Laura Freeman was 13 when anorexia took hold of her. A pernicious illness, it blighted her growing up, dominated her teens and early 20s. Around 15 years on, Laura has the measure of it, and in writing The Reading Cure: How Books Restored My Appetite has come to understand that though battles may be lost, as she puts it, the war can yet be won.
I can't recommend this book highly enough. What you might expect to be a painfully self-regarding, reiteration of dark times is something quite other. It could have been uncomfortably heavy, ponderously introspective, as distressing as distressed, but it is none of those things. Laura's account of reading as salvation, restorer of "relish", is instead graceful, balanced, elegantly observational, and above all hopeful, positive, and forward looking.
It's the most beautifully written book, for as Laura describes how Dickens "slackened the knots" of her illness, Siegfried Sassoon put her on to eggs, MFK Fisher won her over to butter, Hardy drew her back to milk, and JL Carr's Mrs. Ellerbeck led the way to Yorkshire pudding, she savours those books and characters, and recounts with lightness and eloquence how they fed not only her "trencherman's greed for books" but bolstered her appetite for food, allowing her to see it as friend, not foe, and amounting to "a whole library of reasons to eat, share, live, to want to be well."
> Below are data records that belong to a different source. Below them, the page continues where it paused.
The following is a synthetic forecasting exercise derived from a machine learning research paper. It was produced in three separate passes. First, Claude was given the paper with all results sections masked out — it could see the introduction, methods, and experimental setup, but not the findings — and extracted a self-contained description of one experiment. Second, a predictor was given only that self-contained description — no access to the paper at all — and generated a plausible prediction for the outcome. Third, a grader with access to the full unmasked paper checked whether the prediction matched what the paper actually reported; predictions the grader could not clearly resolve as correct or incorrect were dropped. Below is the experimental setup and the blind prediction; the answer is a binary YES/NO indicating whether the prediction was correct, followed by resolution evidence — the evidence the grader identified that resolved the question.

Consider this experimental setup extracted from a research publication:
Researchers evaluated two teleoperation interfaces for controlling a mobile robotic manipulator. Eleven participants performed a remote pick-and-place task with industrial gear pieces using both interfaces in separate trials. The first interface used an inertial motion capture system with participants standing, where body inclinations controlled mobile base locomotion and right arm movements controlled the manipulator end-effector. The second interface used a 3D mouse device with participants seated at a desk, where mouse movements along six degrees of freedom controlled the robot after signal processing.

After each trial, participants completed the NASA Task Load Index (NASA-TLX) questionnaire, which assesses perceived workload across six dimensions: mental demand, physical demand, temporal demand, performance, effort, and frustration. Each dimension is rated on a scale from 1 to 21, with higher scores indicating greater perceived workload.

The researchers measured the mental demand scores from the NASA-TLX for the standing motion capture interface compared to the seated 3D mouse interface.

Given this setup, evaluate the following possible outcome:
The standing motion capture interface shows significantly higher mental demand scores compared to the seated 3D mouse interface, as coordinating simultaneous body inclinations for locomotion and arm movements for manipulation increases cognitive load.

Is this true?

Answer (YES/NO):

Laura reads widely and with discernment, choosing to spend time in the company of authors who can delight, entertain, inspire, and hearten. Take Laurie Lee, for instance: "his writing, walking and eating had a propulsive, infectious energy"; Patrick Leigh Fermor's adventuring and "happy, effortless" enjoyment of food signalled in her a small moment of personal liberation, a relaxation of the self-imposed rules that had hitherto made meals joyless. Molesworth ("my hero, my knight in rusting armour") makes her laugh, Harry Potter sparks a spell of "voluptuous reading" of childhood favourites.
Virginia Woolf, Laura acknowledges, has been both congenial fellow-traveller on a hard road, and stark warning. "No other writer has helped me make sense of my own mind, nor offered such a rubric for how I might mend it," but in the end, of course, Woolf could no longer "rein in and stable her galloping horses, tie them and keep them in hay". This fact, however, makes her resolve to "fight for life and health all the more fiercely".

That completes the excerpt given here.